>> BEGIN Source records
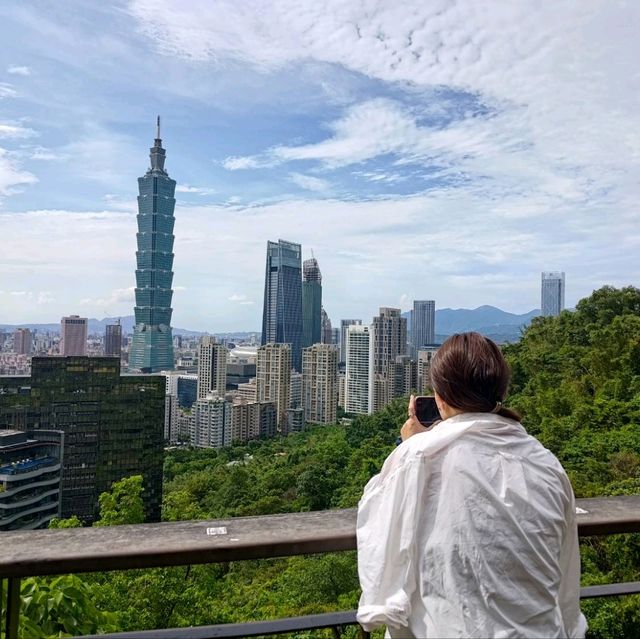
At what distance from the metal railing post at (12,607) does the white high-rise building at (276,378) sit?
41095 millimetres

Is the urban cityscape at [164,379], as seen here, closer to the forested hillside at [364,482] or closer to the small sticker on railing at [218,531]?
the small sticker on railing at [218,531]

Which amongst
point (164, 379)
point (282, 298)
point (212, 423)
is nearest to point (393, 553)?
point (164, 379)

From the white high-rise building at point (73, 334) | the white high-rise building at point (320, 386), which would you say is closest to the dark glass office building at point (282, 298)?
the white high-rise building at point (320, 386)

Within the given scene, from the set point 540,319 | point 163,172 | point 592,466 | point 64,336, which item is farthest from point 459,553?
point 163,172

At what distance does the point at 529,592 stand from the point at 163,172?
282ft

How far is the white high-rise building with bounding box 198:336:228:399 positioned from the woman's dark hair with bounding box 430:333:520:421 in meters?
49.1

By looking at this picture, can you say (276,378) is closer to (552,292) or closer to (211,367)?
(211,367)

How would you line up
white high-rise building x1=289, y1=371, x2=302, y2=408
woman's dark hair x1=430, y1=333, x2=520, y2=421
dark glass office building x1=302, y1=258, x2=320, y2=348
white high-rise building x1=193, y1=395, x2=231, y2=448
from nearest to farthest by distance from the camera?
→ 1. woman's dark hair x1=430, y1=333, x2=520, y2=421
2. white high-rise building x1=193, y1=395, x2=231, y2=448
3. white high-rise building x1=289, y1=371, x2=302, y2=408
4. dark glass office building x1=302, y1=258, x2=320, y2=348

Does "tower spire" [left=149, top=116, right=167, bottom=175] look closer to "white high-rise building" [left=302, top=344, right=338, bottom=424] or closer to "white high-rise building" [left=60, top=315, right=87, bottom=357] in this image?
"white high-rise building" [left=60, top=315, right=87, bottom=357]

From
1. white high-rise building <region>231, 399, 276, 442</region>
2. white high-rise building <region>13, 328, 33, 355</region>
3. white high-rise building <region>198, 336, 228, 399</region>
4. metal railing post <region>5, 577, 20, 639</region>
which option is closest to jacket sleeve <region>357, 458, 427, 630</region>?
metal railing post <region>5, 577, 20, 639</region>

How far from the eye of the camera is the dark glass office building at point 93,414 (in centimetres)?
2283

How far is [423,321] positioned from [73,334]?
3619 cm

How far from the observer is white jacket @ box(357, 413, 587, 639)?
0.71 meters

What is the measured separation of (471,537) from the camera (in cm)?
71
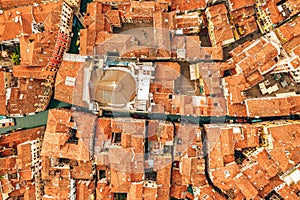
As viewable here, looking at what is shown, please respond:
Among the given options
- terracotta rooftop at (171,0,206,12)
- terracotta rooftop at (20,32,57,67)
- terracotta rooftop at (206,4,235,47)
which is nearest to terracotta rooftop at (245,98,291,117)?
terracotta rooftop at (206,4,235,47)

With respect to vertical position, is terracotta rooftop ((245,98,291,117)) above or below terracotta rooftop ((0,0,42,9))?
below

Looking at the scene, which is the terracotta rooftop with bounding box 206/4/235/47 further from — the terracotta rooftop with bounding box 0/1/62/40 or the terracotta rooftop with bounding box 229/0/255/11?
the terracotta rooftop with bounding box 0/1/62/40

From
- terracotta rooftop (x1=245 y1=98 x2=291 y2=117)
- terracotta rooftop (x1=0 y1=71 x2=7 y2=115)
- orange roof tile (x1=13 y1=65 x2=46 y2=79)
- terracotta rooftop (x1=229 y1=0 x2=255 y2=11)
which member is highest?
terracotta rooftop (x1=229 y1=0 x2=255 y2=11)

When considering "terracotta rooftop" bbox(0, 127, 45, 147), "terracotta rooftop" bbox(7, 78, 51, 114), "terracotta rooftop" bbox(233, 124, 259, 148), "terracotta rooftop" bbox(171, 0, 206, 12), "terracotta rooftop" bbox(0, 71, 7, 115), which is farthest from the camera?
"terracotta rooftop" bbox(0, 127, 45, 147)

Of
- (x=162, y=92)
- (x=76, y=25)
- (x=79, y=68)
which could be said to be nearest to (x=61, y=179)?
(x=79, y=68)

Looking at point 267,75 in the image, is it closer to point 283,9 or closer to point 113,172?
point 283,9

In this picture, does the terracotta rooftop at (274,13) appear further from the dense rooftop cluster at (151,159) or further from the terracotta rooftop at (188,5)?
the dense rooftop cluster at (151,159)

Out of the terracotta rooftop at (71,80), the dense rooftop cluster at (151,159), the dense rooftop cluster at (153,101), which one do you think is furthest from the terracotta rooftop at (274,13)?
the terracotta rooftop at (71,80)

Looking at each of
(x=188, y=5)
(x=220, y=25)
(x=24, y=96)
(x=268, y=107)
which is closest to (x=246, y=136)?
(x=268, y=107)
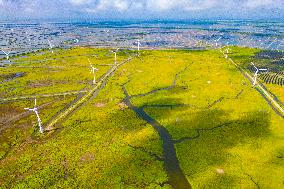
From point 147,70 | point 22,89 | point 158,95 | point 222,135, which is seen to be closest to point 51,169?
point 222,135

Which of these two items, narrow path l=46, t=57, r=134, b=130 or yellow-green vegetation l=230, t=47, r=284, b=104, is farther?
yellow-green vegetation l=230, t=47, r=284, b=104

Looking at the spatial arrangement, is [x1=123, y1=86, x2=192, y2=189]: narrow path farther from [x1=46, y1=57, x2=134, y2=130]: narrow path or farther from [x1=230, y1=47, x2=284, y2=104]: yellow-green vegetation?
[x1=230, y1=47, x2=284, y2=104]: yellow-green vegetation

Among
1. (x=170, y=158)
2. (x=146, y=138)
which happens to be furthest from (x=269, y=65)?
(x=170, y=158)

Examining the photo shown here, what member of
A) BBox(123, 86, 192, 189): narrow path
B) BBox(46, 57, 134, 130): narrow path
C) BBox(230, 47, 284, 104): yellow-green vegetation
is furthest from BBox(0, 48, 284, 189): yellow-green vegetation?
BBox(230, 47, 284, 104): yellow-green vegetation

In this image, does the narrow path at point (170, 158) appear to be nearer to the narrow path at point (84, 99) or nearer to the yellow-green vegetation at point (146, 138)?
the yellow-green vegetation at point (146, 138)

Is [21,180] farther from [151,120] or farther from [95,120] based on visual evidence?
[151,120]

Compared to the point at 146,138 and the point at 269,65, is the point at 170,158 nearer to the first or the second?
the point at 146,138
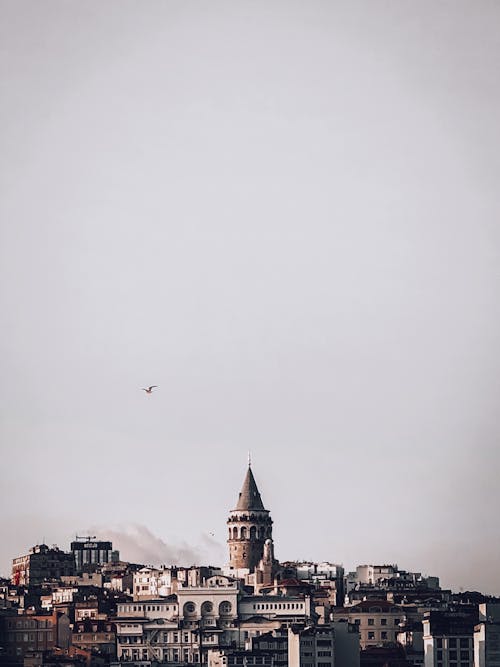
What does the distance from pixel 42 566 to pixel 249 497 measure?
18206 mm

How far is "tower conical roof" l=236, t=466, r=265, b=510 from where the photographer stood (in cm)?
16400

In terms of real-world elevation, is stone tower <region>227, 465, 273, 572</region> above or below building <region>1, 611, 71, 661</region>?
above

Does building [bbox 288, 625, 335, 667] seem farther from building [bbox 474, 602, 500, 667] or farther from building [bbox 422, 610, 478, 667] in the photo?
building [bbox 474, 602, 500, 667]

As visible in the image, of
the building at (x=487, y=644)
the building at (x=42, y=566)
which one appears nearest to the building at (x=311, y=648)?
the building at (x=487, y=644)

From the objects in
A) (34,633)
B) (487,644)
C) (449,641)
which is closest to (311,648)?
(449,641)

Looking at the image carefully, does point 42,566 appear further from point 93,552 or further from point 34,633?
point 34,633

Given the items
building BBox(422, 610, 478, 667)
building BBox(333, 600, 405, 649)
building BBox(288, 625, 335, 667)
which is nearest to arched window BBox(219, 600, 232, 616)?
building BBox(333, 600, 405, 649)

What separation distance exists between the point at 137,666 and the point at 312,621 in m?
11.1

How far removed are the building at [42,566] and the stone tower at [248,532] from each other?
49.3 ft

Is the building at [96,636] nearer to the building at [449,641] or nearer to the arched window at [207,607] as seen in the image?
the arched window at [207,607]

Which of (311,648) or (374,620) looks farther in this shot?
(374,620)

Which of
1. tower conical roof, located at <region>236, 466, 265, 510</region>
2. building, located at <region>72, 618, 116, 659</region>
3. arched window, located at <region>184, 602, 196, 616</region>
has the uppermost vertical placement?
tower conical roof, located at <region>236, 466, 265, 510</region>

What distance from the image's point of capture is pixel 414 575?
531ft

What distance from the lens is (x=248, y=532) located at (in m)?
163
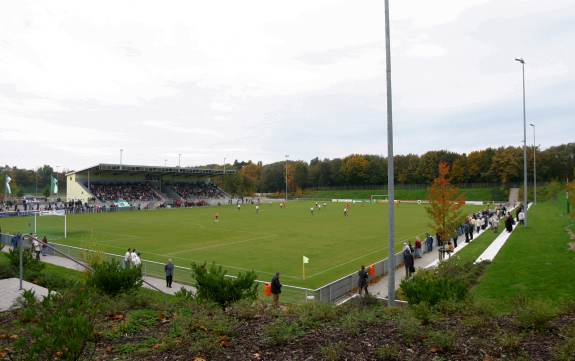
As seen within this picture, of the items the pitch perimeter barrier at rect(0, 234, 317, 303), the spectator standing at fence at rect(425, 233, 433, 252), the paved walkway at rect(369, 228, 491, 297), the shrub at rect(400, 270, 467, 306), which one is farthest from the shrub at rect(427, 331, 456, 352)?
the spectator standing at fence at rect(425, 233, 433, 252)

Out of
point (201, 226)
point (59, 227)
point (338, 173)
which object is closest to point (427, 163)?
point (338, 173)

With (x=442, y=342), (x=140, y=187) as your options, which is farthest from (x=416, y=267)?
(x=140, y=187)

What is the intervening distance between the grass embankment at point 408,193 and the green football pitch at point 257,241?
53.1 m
>> END Source records
>> BEGIN Source records
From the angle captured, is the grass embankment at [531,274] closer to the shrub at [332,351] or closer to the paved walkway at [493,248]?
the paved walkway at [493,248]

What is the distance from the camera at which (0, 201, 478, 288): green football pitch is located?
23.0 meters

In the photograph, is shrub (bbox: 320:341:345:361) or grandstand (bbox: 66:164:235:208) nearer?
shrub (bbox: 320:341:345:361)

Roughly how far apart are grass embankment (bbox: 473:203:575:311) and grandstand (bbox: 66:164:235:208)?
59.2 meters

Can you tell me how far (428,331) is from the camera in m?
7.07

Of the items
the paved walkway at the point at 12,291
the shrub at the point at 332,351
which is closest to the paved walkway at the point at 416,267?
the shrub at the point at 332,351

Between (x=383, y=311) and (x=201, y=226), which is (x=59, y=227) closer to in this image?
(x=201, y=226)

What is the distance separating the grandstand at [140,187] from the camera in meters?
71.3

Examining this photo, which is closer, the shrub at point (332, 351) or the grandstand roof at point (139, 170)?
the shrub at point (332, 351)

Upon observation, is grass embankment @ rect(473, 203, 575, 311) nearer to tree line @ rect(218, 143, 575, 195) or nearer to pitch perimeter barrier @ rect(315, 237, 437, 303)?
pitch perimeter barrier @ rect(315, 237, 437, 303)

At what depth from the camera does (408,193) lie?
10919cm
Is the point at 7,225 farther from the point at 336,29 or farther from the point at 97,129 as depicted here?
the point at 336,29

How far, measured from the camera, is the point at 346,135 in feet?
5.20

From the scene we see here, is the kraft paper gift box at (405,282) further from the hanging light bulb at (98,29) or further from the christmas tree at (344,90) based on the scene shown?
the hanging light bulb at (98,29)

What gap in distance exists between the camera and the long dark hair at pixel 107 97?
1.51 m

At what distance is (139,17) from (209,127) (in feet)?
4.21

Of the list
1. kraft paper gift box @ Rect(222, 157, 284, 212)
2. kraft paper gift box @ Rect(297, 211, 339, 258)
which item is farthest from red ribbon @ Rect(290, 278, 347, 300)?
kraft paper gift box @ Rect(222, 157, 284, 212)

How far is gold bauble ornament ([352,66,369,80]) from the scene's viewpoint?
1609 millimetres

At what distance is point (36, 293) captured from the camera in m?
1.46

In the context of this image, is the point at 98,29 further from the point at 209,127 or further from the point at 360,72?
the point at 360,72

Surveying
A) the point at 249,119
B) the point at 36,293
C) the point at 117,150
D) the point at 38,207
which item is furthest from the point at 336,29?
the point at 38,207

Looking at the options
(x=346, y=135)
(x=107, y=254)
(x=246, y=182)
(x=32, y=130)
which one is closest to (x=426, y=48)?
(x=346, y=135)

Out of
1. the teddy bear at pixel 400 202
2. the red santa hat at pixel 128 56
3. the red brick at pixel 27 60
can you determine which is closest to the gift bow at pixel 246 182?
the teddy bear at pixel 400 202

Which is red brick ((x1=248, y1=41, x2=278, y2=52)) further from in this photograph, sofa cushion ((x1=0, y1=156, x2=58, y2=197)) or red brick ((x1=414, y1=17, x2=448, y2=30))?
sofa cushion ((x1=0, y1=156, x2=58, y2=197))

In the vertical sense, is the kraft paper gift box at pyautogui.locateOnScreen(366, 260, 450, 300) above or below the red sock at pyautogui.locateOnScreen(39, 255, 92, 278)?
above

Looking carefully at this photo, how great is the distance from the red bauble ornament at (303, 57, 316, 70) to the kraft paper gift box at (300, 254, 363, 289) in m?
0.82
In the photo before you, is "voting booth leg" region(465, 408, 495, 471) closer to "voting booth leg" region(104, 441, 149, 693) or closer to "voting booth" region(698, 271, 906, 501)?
>> END Source records
What this task involves> Identify each line in the two blocks above that contains the word "left", and copy every such line in full.

Task response>
Does "tower spire" [left=149, top=116, right=167, bottom=175] look closer to "white high-rise building" [left=302, top=344, right=338, bottom=424] or closer to "white high-rise building" [left=60, top=315, right=87, bottom=357] in this image?
"white high-rise building" [left=60, top=315, right=87, bottom=357]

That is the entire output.